Ее кобылка пытается ухватить Кэт за волосы, и Кэт рассеянно шлепает ее. Пони встряхивает головой в насмешливом недовольстве. Это игра двух близких существ, от которой на душе у меня становится тепло.
— Там, подальше.
Кэт рассматривает нас.
— Он всегда так носится?
Корр не перестает двигаться, он пританцовывает на месте, изгибая шею. Я уверен, он выглядит глупо, вот так распуская хвост перед ними. Вообще-то жеребцы кабилл-ушти предпочитают смотреть на сухопутных кобыл как на еду, а не как на подруг, но иногда какая-нибудь кобыла вдруг захватывает воображение жеребца, и он тут же превращается в идиота.
— Гнедая кобыла похуже, чем он, — говорю я.
Кэт корчит рожицу — наверное, ей смешно.
— Расскажи о ней.
— Она капризна и ненадежна, и она влюблена в океан, — отвечаю я.
Я поймал ее во время урагана, от соленой воды все мои кожаные ремни стали слишком скользкими, их было не удержать, тучи превратили небо в море, и наоборот, от холода мои пальцы едва шевелились.
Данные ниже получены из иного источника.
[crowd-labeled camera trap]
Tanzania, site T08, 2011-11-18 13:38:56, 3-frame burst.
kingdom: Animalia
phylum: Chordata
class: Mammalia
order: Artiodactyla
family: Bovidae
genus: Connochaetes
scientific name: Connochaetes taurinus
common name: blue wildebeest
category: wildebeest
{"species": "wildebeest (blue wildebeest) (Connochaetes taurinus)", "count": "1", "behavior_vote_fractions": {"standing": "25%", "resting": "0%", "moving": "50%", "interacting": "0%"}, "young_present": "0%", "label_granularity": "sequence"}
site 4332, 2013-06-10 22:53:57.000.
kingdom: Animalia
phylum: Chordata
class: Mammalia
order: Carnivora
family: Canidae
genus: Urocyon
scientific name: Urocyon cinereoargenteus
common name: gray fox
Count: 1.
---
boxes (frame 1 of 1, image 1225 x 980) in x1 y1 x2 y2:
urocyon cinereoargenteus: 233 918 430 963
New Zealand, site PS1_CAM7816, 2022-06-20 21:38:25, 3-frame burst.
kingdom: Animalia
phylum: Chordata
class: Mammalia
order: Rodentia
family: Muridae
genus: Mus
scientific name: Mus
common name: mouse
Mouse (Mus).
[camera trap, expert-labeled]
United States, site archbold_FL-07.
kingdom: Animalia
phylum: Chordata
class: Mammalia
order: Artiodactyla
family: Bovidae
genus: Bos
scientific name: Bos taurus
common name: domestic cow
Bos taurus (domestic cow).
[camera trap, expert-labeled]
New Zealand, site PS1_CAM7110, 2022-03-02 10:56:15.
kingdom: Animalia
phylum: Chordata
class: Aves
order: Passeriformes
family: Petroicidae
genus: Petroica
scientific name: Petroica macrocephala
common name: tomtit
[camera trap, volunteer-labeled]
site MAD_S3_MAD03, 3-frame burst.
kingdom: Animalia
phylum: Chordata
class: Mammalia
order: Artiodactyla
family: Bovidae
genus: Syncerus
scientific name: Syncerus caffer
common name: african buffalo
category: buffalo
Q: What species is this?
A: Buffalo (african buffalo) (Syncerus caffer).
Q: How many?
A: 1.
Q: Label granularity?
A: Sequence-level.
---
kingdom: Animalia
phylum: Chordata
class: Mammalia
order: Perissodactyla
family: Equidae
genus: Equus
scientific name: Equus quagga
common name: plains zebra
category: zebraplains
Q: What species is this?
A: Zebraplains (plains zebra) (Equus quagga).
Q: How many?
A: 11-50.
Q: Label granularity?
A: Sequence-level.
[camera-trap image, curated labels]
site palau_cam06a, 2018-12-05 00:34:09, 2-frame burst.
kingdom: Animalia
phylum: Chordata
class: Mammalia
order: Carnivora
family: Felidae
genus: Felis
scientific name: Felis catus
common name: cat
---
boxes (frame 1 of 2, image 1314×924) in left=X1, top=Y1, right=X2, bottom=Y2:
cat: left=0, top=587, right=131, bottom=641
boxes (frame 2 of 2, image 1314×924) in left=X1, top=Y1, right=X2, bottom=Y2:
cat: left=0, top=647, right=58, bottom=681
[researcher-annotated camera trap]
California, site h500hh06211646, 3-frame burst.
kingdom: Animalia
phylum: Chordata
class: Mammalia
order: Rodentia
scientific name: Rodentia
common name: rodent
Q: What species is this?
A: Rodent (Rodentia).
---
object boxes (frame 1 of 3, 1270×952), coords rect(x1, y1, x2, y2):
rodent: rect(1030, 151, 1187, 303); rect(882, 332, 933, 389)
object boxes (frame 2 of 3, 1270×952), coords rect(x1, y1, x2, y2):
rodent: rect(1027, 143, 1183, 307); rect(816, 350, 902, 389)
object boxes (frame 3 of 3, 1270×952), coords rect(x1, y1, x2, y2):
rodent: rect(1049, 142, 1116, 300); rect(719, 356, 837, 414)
Кобыла попала в сеть рядом с лодкой, когда я только-только отошел от берега. Местные легенды гласят, что кабилл-ушти, пойманные во время дождя, всегда хотят быть мокрыми, но я в это не очень верю.
— Не слишком обнадеживающе, — замечает Кэт.
— Так оно и есть.
— Тогда зачем я здесь?
Я изучаю ее взглядом. И озвучиваю то, что меня мучает с первого момента, как я увидел эту девушку на пляже.
— Потому что это бега для кабилл-ушти.
Кэт смотрит мимо меня, на край утеса, потом ее брови сдвигаются, она стискивает зубы. Что-то в ее виде возникает бескомпромиссное, я вижу ярость, присущую юности.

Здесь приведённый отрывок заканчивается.